The LGBT Direct Action Bibliography, Chronology, and Inventory builds on the work I completed for two of my recent books: The Stonewall Riots: A Documentary History (NYU Press, 2019) and Rethinking the Gay and Lesbian Movement, 2nd edition (Routledge, 2023). Several research assistants, including Mario Burrus and Adam Joseph Nichols, worked on this project under my supervision; Dylan Weir helped compile, quantify, and analyze the results. Work is underway to extend this project to cover 1974-76. This is a work in progress and I would welcome additions and corrections, which can be sent to me at marcs@sfsu.edu.

For the nine years covered in this inventory, we have identified 646 direct action events (averaging 72 per year), though the number falls to 409 if protests lasting for more than a single day and coordinated protests that occurred in multiple locations are each counted once. Only direct action protests documented in mainstream, alternative, or LGBT print media are included here; we cite more than 1,800 media sources. Media outlets routinely disagree when quantifying the number of participants in direct action protests, but the minimum numbers used by the sources listed here total more than 228,000 participants; the number would be lower if individuals who participated in more than one protest were each counted only once. LGBT direct action protests in this period had an average of 353 participants and occurred, on average, every five days. The sources listed here indicate that at least 195 protesters were arrested; again, the number would be lower if individuals arrested more than once were each counted only once.

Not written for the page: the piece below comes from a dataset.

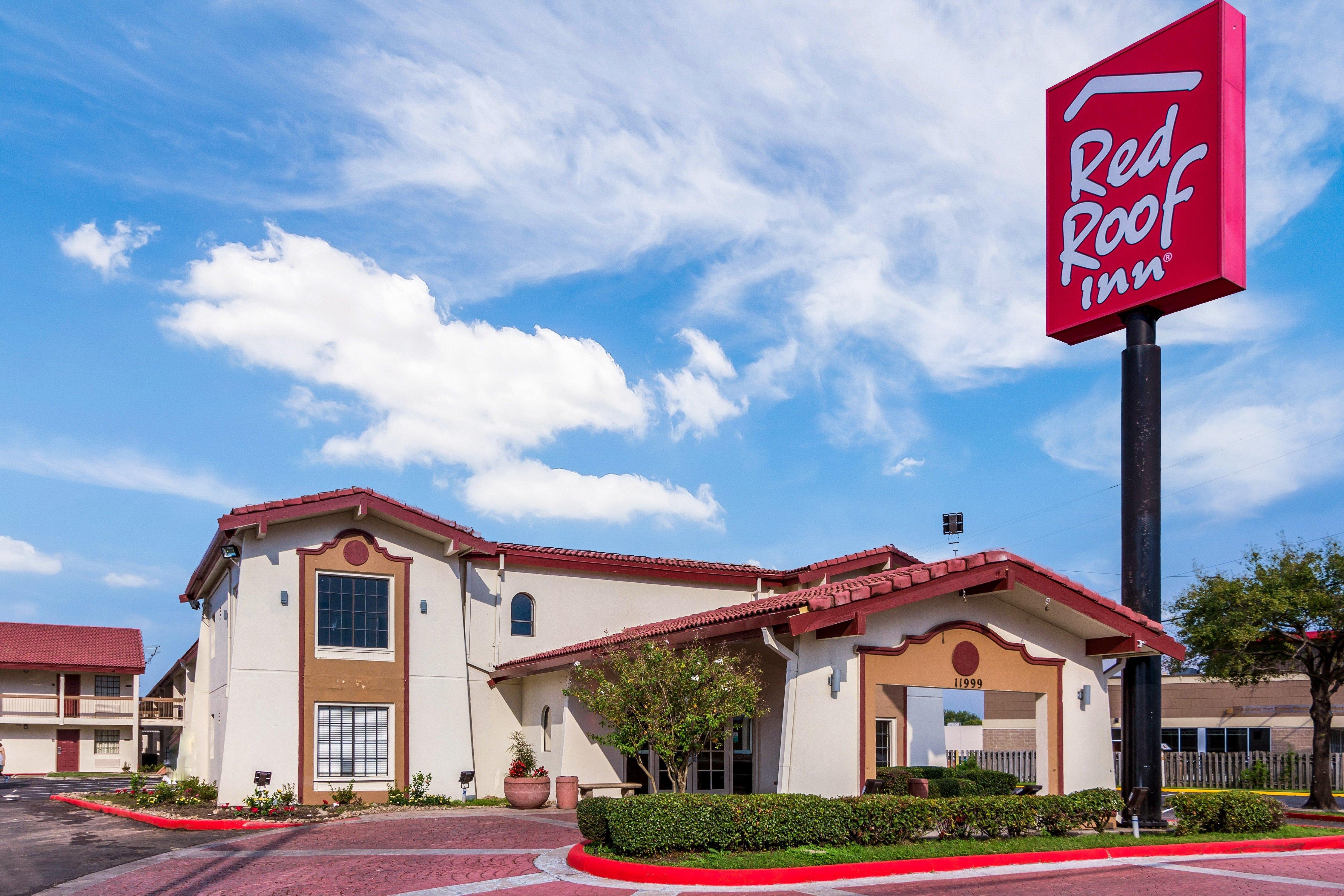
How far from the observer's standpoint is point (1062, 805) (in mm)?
15953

The inventory both reinforces and challenges popular beliefs about the chronology and geography of LGBT direct action in the United States. For the nine-year period, we have documented protests in 20 states and the District of Columbia, challenging the notion that these only occurred in New York, California, and a few other states. For 1965 through May 1969, we have identified 91 direct action protests (averaging 1 every 17 days) in four states and the District of Columbia; these involved 995-1,696 participants. Beginning in April 1969 in San Francisco (not June in New York, as is commonly believed), the number and frequency of LGBT direct action protests increased dramatically. From August 1968 through March 1969, there were none, but there were 64 in April, May, and June 1969. The number rose from 6 in 1968 (averaging 1 every 61 days) to 116 in 1969 (averaging 1 every 3 days) and 174 in 1970 (averaging 1 every 2.1 days). After Stonewall, LGBT direct action also expanded in terms of participant numbers and geographic scope––for 1970, our sources count 11,935-61,733 participants in 12 cities across 7 states and Washington, D.C.

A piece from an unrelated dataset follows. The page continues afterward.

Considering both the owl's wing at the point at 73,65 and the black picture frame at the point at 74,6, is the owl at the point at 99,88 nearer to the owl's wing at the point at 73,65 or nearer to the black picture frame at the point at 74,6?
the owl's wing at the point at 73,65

The targets of LGBT direct action were diverse, but we have identified several noteworthy patterns. Using fourteen categories and counting each protest more than once if more than one category was applicable, our sources indicate that businesses were the most common targets of LGBT direct action. These included bars, restaurants, department stores, and public utilities, which were criticized for employment discrimination, denials of service, mistreatment of patrons, sexual censorship, and discriminatory practices affecting women, people of color, and trans people in particular. The number of business targets would have been even greater if we had counted many of the media targets as businesses, which they were. The second most frequent targets of LGBT direct action were national, state, and local government policies; the third most frequent were police policies and practices. Pride events, marches, parades, and protests were fourth. LGBT targets, including businesses and political organizations, were fifth.